作答說明:
1) 請把講南京保衛戰的那篇短文,從「諸如第87師、第88師、第5」起一直到「渡江逃生?就是這個戰場形勢。」止,一字不改地抄錄下來。
2) 講南京保衛戰的那篇短文寫到哪裡停下,就從那裡接著續寫下去。

##### 閱讀短文 #####

南京從來都不是什麼「兵家必爭之地」,相反,由於其三面環山一面臨水的地理位置,使其在軍事上極其「易攻難守」。1937年冬天,參謀總長何應欽、副參謀總長白崇禧、軍令部長徐永昌和作戰廳長劉斐等人,都反對死守南京,連在外整頓部隊的陳誠和顧祝同亦來電附議,軍事眼光的一致性,甚至暫時壓倒了派系之爭,這就是共識了。
劉斐擺出了三個要點,個個是死穴,其一是日軍從上海方向乘勝而來兵鋒正盛;其二是各集團軍、各軍損失慘重戰力大損;其三也是最重要的,日軍一旦迂迴佔領蕪湖,就從西邊掐死了南京的後路,然後再以海軍艦隊封鎖長江,那南京守軍就將被四面合圍再無生路,既然秉承「以空間換時間」的戰略思想,太在意一城一地得失就非常愚蠢了。
那麼最高當局為什麼一定要以重兵堅守金陵城呢?主要還是政治上的考慮,國民政府的首都不戰而棄「有礙觀瞻」,總是夢想國際幹涉的幼稚思想,貫穿了淞滬會戰和南京保衛戰的始終,這是常隊長抗戰初期最大的錯誤。當然,這裡面也有下野軍閥唐生智試圖重掌兵權的需求,然後就是一次很厚黑的順水推舟。
諸如第87師、第88師、第51師、第58師和教導總隊這樣的黃埔系精銳部隊,讓一個歷史上曾經反蔣的湘軍將領來統率守城,完全是不可想像的。沒辦法,其它人不想攬這個差事,都明白南京是個絕地,同時各守備部隊也大多剛從淞滬戰場撤下來,建制不全士氣低落,這一仗能打勝都見鬼了。
劉斐的次案是以三師18團作象徵性防守,意思是堅持兩天就撤,也被否決了,結果又從外圍調兵遣將來南京,整整集結了11萬人馬。而日軍的進攻套路與劉斐的預判完全吻合,第18師團超越南京直撲蕪湖,再陷當塗,從西面封鎖了南京,同時以第三艦隊開入長江封鎖水面,然後主力部隊一步步攻克外圍山地,最後逼近城垣,10萬守軍就成為了甕中之鱉。為什麼最後少數部隊只能渡江逃生?就是這個戰場形勢。
如果能夠理性看待南京的軍事價值,早一點疏散大部分城中百姓,部隊僅做掩護性抵抗,然後且戰且退到皖南山地,中國軍民的損失會小很多,可惜歷史不能假設。實際上,唐生智僅僅認真抵抗了不到一周時間,12月9日外圍陣地一失,他也知道南京守不住了,12月12日便匆忙下令總撤退,再後來撤退又演變成為潰退。

##### 所給資料 #####

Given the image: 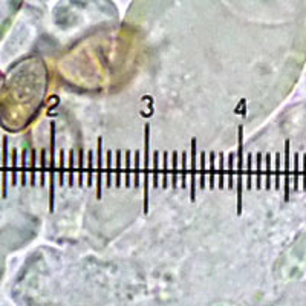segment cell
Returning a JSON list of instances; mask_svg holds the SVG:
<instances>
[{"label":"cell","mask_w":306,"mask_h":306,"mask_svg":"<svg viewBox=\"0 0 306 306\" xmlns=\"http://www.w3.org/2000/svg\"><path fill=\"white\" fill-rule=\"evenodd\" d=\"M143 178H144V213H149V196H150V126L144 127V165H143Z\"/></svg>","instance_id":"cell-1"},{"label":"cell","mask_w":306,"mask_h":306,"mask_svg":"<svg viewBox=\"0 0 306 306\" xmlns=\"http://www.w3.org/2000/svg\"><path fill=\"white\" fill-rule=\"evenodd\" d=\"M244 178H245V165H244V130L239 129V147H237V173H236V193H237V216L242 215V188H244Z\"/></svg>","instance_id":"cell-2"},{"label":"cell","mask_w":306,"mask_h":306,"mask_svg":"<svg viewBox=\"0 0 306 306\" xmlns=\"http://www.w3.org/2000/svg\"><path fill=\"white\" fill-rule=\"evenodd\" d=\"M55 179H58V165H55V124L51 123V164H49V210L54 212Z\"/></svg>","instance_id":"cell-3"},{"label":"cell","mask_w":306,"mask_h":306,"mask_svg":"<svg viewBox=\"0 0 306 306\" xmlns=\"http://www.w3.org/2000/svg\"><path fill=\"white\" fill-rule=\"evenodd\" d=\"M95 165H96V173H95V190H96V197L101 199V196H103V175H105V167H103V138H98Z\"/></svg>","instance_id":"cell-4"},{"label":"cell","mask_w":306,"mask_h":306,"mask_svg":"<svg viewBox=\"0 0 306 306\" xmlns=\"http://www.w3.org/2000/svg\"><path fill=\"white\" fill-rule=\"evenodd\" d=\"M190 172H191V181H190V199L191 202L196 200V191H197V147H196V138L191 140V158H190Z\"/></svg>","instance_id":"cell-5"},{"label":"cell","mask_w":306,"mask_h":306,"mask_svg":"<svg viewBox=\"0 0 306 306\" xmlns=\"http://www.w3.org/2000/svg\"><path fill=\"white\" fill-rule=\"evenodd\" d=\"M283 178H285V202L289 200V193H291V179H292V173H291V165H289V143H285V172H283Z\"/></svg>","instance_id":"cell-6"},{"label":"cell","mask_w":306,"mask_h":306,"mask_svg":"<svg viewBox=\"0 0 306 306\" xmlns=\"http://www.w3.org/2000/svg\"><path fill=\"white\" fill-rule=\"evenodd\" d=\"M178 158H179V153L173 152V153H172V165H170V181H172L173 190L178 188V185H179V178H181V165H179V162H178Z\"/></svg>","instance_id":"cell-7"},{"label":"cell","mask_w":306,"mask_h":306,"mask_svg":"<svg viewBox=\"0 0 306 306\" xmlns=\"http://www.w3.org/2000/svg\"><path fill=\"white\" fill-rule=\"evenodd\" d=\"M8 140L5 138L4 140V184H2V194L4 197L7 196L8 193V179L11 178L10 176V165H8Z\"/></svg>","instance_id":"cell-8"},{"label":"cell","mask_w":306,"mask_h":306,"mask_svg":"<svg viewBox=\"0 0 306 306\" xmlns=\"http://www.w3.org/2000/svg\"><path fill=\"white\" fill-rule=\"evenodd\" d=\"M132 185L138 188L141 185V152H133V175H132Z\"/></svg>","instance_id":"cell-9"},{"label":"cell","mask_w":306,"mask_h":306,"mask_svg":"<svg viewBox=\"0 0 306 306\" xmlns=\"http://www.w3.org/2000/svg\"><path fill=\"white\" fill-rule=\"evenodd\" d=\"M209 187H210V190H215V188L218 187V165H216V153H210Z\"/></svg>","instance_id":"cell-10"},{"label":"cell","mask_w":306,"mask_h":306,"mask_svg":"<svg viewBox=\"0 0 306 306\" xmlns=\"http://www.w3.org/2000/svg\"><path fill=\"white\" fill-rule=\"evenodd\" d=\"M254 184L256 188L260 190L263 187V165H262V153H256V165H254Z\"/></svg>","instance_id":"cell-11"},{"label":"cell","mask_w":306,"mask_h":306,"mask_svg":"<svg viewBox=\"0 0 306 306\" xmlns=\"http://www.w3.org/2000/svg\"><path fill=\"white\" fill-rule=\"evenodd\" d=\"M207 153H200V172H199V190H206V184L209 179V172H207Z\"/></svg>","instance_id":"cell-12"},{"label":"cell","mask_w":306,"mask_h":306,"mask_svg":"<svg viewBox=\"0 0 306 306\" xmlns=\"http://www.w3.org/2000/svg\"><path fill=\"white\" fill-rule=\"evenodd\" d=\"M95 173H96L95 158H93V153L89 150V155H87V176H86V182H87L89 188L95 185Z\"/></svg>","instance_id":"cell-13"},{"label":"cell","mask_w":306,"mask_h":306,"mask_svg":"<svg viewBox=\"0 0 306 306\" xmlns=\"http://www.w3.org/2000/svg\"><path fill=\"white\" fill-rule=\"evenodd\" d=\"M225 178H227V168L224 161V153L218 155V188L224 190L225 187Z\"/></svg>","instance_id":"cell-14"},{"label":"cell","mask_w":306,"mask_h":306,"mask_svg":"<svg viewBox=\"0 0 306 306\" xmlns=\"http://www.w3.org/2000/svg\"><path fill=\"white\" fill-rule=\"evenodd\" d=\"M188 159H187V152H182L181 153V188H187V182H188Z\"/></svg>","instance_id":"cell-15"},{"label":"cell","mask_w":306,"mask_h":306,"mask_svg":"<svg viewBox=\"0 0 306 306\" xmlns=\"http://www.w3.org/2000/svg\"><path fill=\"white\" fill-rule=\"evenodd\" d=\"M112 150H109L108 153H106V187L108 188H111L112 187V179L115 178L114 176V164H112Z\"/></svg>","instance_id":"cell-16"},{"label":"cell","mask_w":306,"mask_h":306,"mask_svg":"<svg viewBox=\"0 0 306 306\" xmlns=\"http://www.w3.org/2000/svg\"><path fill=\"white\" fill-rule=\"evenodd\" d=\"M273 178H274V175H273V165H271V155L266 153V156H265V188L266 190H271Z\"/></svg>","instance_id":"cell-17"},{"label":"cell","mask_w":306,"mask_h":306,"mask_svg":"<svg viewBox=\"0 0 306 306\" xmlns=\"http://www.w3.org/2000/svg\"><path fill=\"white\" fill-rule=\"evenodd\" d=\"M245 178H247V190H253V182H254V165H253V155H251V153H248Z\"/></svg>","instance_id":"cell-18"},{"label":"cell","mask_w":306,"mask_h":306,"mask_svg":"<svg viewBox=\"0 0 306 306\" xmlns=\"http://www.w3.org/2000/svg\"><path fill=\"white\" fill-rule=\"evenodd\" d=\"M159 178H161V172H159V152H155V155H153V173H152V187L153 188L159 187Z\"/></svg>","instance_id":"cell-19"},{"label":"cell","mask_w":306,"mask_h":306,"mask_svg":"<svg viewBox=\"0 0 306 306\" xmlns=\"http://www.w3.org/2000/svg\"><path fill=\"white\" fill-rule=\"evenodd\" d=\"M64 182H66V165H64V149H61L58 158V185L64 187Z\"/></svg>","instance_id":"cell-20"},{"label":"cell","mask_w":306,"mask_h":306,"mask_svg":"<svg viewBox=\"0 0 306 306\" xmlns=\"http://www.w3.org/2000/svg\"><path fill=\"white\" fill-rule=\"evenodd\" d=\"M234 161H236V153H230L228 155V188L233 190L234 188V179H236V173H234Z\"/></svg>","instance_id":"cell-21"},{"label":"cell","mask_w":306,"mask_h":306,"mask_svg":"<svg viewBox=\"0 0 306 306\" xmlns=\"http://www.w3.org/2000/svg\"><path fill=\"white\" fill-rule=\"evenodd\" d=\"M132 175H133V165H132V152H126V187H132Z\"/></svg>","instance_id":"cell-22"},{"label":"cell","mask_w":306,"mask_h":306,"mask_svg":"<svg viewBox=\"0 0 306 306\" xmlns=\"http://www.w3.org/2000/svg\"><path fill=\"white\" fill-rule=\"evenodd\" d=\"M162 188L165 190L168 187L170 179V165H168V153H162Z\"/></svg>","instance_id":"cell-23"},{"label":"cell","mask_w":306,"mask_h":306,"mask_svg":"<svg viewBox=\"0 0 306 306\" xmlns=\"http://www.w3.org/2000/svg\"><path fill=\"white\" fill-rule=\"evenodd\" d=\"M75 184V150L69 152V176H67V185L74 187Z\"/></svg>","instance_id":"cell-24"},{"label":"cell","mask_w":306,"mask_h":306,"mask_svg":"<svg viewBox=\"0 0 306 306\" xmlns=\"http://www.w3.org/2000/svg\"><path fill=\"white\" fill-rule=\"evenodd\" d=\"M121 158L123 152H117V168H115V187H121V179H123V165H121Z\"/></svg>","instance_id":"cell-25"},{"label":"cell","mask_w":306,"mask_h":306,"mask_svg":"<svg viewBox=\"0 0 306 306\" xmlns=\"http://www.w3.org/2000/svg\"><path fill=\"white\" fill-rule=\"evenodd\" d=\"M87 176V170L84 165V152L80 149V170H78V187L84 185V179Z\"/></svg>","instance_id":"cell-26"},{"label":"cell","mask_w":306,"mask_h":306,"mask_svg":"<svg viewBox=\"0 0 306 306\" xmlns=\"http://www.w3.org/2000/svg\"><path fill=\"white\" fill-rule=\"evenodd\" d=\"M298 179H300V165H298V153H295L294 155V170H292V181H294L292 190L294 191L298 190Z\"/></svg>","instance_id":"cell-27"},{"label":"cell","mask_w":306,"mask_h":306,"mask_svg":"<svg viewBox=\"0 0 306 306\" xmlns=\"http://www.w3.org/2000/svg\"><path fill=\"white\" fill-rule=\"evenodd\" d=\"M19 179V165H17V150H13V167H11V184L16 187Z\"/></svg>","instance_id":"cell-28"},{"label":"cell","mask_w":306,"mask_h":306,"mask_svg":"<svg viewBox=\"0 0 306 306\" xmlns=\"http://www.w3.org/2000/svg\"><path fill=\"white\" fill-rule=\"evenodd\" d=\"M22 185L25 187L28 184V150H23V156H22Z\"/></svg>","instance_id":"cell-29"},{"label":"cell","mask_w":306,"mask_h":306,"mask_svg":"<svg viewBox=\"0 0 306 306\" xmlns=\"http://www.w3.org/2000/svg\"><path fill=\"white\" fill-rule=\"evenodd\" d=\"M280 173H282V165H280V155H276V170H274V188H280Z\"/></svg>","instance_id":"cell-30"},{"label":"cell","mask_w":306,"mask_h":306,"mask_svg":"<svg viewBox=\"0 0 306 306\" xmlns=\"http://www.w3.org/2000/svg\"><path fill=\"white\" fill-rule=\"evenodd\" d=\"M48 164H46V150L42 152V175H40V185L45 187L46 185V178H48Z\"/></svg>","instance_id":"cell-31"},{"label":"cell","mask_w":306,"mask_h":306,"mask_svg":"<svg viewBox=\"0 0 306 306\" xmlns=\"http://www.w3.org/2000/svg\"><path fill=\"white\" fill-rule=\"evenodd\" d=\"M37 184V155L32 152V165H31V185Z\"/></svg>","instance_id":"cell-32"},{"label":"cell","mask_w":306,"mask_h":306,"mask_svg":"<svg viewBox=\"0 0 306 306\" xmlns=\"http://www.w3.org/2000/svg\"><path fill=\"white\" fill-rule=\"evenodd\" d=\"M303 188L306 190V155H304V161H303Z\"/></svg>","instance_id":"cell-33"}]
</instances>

#####
##### 所給資料 #####

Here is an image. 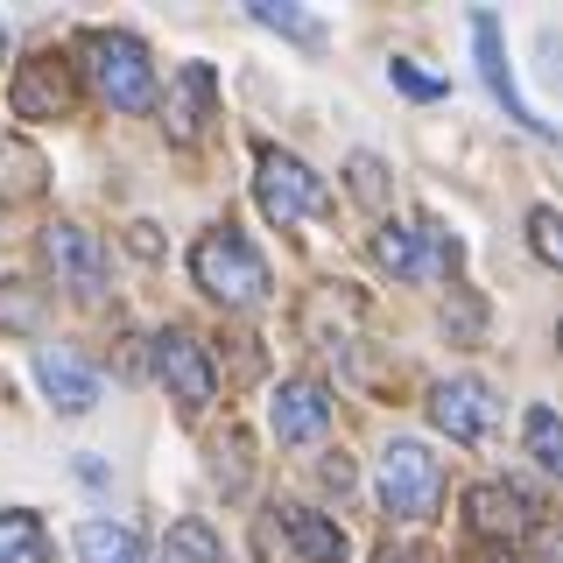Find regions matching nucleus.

#####

參考答案:
1)
諸如第87師、第88師、第51師、第58師和教導總隊這樣的黃埔系精銳部隊,讓一個歷史上曾經反蔣的湘軍將領來統率守城,完全是不可想像的。沒辦法,其它人不想攬這個差事,都明白南京是個絕地,同時各守備部隊也大多剛從淞滬戰場撤下來,建制不全士氣低落,這一仗能打勝都見鬼了。
劉斐的次案是以三師18團作象徵性防守,意思是堅持兩天就撤,也被否決了,結果又從外圍調兵遣將來南京,整整集結了11萬人馬。而日軍的進攻套路與劉斐的預判完全吻合,第18師團超越南京直撲蕪湖,再陷當塗,從西面封鎖了南京,同時以第三艦隊開入長江封鎖水面,然後主力部隊一步步攻克外圍山地,最後逼近城垣,10萬守軍就成為了甕中之鱉。為什麼最後少數部隊只能渡江逃生?就是這個戰場形勢。

2)
從三國時代孫權遷都於此,到南朝各國、明朝、太平天國和國民政府,南京能夠成為「九朝古都」絕不是因為它的軍事價值,而是政治、經濟和環境的綜合得分,山川秀美交通發達,既有虎踞龍蟠的帝王之氣,也有十裡秦淮的繁榮發達,在和平年代,確是江南最合適建都之所。但是在現代化戰爭當中,南京的防禦體系完全不堪一擊,只能說是政治上必取之地而。
把時間倒回去,南京也曾是「五省聯軍總司令」孫傳芳的老窩,可是在北伐戰爭中,南京在第一時間並未發生激烈戰鬥,北伐軍開上幾炮佔領雨花臺,孫傳芳也是棄城而逃,因為了解南京的易攻難守。後來的「龍潭大捷」那是孫傳芳反撲期間發生的,而不是北伐軍強攻南京,同一時期,武昌城的頑抗曾經讓湘軍和粵軍大吃苦頭,這就是差別。
抗戰勝利後國民政府「還都」南京,然而僅僅三年時間後,我第二、第三野戰軍的百萬雄師就進抵長江北岸,蔣軍之前「守江必守淮」的戰略完全破產,在淮海戰役中輸光了大部分軍事本錢,只能退守江南。為什麼不敢把防禦重心設在南京?就是因為這座城池毫無防禦縱深,兩大野戰軍只要渡江成功,南京就會直接暴露在攻擊之下,在現代化的火炮面前,根本無法防守。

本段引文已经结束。